**Data lines**
· · · · ·

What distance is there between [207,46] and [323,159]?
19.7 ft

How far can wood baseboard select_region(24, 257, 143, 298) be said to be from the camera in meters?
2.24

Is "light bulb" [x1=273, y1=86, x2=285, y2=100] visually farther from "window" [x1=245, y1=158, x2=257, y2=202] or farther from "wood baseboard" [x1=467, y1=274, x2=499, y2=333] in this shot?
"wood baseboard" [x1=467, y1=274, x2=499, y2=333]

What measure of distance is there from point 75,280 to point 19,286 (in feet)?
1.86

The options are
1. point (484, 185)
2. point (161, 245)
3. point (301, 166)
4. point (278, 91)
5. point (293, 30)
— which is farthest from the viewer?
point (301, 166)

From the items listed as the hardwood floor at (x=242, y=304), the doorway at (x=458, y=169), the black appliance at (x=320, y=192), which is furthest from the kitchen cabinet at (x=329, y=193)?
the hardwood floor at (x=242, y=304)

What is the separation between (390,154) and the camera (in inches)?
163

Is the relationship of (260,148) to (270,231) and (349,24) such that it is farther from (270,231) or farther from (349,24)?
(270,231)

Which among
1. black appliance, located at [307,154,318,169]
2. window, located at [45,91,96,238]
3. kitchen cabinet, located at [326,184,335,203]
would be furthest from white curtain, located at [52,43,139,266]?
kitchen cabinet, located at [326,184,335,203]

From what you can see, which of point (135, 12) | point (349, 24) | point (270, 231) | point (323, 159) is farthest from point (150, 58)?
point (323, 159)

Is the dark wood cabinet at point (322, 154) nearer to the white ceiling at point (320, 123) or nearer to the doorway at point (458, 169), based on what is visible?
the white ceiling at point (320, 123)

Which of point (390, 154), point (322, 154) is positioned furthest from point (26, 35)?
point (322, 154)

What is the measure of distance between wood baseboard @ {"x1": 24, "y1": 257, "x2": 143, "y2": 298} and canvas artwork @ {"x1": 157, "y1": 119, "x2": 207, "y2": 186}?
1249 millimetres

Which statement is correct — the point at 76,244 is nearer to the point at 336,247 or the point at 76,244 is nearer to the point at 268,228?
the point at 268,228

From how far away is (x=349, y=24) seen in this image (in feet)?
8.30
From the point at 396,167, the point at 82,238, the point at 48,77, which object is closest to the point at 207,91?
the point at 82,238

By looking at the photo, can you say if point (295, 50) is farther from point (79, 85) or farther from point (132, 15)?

· · · · ·

**Task details**
Reproduce every one of the entries above word for word, in their original order.

**Task response**
What distance is there between [207,46] and [323,159]?
19.7 ft

How far can wood baseboard select_region(24, 257, 143, 298) be said to be from the camera in meters?
2.24

Is "light bulb" [x1=273, y1=86, x2=285, y2=100] visually farther from "window" [x1=245, y1=158, x2=257, y2=202] or farther from "wood baseboard" [x1=467, y1=274, x2=499, y2=333] in this shot?
"wood baseboard" [x1=467, y1=274, x2=499, y2=333]

What measure of distance is there from point 75,280 to point 19,286 (in feet)?
1.86

The options are
1. point (484, 185)
2. point (161, 245)
3. point (301, 166)
4. point (278, 91)
5. point (293, 30)
— which is farthest from the viewer?
point (301, 166)

From the items listed as the hardwood floor at (x=242, y=304), the doorway at (x=458, y=169), the black appliance at (x=320, y=192), which is furthest from the kitchen cabinet at (x=329, y=193)?
the hardwood floor at (x=242, y=304)

What is the separation between (390,154) and the camera (in inches)?
163

Is the relationship of (260,148) to (270,231) and (349,24) such that it is farther from (270,231) or farther from (349,24)?
(270,231)

Which among
1. black appliance, located at [307,154,318,169]
2. window, located at [45,91,96,238]
3. kitchen cabinet, located at [326,184,335,203]
would be furthest from white curtain, located at [52,43,139,266]?
kitchen cabinet, located at [326,184,335,203]

From what you can see, which of point (135, 12) | point (349, 24) | point (270, 231) | point (323, 159) is farthest from point (150, 58)?
point (323, 159)

Is the dark wood cabinet at point (322, 154) nearer to the white ceiling at point (320, 123) or nearer to the doorway at point (458, 169), based on what is visible?
the white ceiling at point (320, 123)

Which of point (390, 154), point (322, 154) is positioned furthest from point (26, 35)?
point (322, 154)

What is the measure of distance between wood baseboard @ {"x1": 24, "y1": 257, "x2": 143, "y2": 298} and canvas artwork @ {"x1": 157, "y1": 119, "x2": 207, "y2": 186}?
1249 millimetres

Which statement is correct — the point at 76,244 is nearer to the point at 336,247 or the point at 76,244 is nearer to the point at 268,228?
the point at 268,228

From how far away is (x=349, y=24) seen in this image (in feet)?
8.30
From the point at 396,167, the point at 82,238, the point at 48,77, which object is closest to the point at 207,91?
the point at 82,238

By looking at the photo, can you say if point (295, 50) is farther from point (79, 85) or farther from point (132, 15)?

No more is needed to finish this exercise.